The synthetic peptoid may also be used to detect other prion-related diseases by changing the assay it is used in, including Alzheimer’s and Parkinson’s diseases, Zuckermann and Connolly said. They added that synthetic peptoid and associated varieties of assays are the result of a 20-year collaboration between researchers with pharmaceutical company Novartis, Connolly, Zuckermann and scientists from the University of Zurich.

“This research started when Ron and I were working for a biopharmaceutical company that is now part of the drug company Novartis,” Connolly said in an email. “The company had a focus on blood testing and there was a rising concern that prions and vCJD (Mad Cow disease) in particular could present a risk to the safety of the blood supply and a good test did not yet exist.”

According to Zuckermann and Connolly, the synthetic peptoid works with an assay or antibody in which both bind to the target prions in different sites, and a magnetic bead on the peptoid allows the peptoid-bound prion to be separated easily.

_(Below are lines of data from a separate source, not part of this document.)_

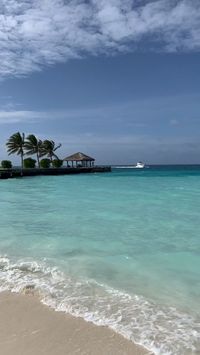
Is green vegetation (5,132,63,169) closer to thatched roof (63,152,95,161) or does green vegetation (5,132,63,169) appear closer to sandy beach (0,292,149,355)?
thatched roof (63,152,95,161)

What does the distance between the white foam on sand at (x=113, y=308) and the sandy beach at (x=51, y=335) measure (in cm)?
15

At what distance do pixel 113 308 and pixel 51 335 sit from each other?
3.36ft

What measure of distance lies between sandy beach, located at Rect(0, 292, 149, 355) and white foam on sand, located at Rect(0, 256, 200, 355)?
0.15m

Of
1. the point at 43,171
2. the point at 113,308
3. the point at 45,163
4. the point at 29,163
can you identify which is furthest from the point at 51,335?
the point at 45,163

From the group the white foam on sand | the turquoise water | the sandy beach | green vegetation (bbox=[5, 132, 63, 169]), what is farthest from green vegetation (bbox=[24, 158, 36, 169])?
the sandy beach

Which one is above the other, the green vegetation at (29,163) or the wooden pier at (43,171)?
the green vegetation at (29,163)

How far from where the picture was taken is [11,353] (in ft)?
11.6

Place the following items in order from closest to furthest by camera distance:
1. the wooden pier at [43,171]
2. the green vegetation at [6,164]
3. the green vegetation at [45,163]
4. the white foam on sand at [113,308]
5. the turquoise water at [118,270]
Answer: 1. the white foam on sand at [113,308]
2. the turquoise water at [118,270]
3. the wooden pier at [43,171]
4. the green vegetation at [6,164]
5. the green vegetation at [45,163]

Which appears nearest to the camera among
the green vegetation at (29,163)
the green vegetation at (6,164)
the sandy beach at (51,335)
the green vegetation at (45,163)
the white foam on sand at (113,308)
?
the sandy beach at (51,335)

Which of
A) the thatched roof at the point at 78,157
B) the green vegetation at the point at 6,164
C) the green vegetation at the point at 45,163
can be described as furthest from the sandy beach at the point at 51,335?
the thatched roof at the point at 78,157

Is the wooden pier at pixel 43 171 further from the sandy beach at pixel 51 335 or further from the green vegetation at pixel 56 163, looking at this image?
the sandy beach at pixel 51 335

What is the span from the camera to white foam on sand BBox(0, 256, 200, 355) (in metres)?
3.83

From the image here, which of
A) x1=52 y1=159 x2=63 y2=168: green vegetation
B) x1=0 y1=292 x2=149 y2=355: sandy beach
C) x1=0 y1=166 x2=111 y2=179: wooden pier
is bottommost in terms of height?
x1=0 y1=292 x2=149 y2=355: sandy beach

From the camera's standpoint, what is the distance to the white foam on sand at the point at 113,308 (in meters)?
3.83
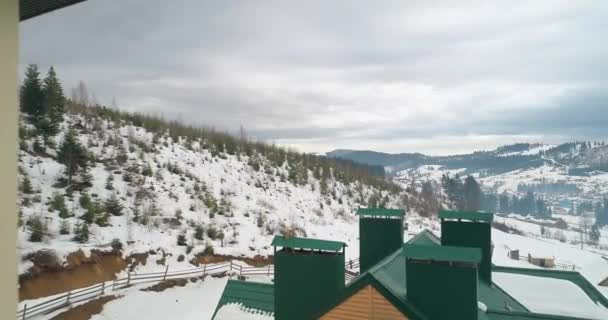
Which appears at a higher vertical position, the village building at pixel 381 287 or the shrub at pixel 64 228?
the village building at pixel 381 287

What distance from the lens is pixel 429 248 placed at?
606cm

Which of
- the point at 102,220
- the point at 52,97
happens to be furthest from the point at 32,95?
the point at 102,220

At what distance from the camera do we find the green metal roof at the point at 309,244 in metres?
6.71

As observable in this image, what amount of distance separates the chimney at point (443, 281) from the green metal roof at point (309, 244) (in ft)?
3.90

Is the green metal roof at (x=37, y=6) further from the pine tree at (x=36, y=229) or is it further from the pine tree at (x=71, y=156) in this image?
the pine tree at (x=71, y=156)

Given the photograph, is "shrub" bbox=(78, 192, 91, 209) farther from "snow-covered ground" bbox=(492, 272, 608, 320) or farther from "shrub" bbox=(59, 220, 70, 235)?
"snow-covered ground" bbox=(492, 272, 608, 320)

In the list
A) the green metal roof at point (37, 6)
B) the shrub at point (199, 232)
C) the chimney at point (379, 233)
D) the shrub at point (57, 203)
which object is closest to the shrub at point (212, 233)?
the shrub at point (199, 232)

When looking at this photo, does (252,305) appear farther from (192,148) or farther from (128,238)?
(192,148)

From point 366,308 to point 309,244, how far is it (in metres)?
1.38

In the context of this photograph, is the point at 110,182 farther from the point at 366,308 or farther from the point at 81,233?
the point at 366,308

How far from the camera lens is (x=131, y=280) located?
1644cm

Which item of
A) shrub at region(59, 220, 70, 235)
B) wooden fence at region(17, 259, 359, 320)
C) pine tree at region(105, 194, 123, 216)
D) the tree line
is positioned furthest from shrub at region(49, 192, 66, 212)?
the tree line

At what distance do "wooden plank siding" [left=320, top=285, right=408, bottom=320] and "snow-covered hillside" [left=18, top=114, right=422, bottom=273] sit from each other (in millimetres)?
13054

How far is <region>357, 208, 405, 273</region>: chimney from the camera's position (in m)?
9.55
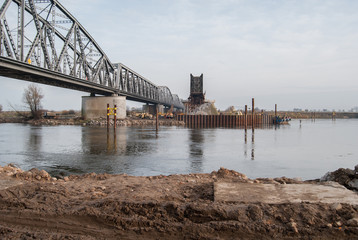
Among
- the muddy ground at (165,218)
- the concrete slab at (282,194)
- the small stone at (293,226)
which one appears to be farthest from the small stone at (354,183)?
the small stone at (293,226)

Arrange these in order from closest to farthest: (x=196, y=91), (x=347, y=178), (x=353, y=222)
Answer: (x=353, y=222) < (x=347, y=178) < (x=196, y=91)

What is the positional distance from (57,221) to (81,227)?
1.77 ft

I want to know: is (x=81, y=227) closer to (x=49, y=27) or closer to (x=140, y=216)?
(x=140, y=216)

They added that the synthetic nature of the peptoid ensures it is degraded by the body, and the easy separation of the peptoid by magnetism makes it easily automated and great for widespread use to detect prion-related diseases.

“It probably wouldn’t end up as a home test but something done in blood banks or hospital clinics to diagnose disease,” Zuckermann said.

The creation of this peptoid is significant because, before its development, the main method for detecting prions in blood supplies was through animal model studies that were slow and could not test all the blood needed. Other later tests could also not be industrialized, Zuckermann and Connolly said.

The synthetic peptoid can assist in the treatment for diseases involving prions, such as Alzheimer’s, by enabling early detection, according to Zuckermann and Connolly.

“In prior publications our peptoid material and the misfolded protein assay can seek out the large aggregated proteins that are the disease agents in Alzheimer’s and Parkinson’s diseases, among others,” Connolly said in an email. “Early non-invasive tests for these diseases can help us potentially treat disease earlier and aid in the development of new therapies.”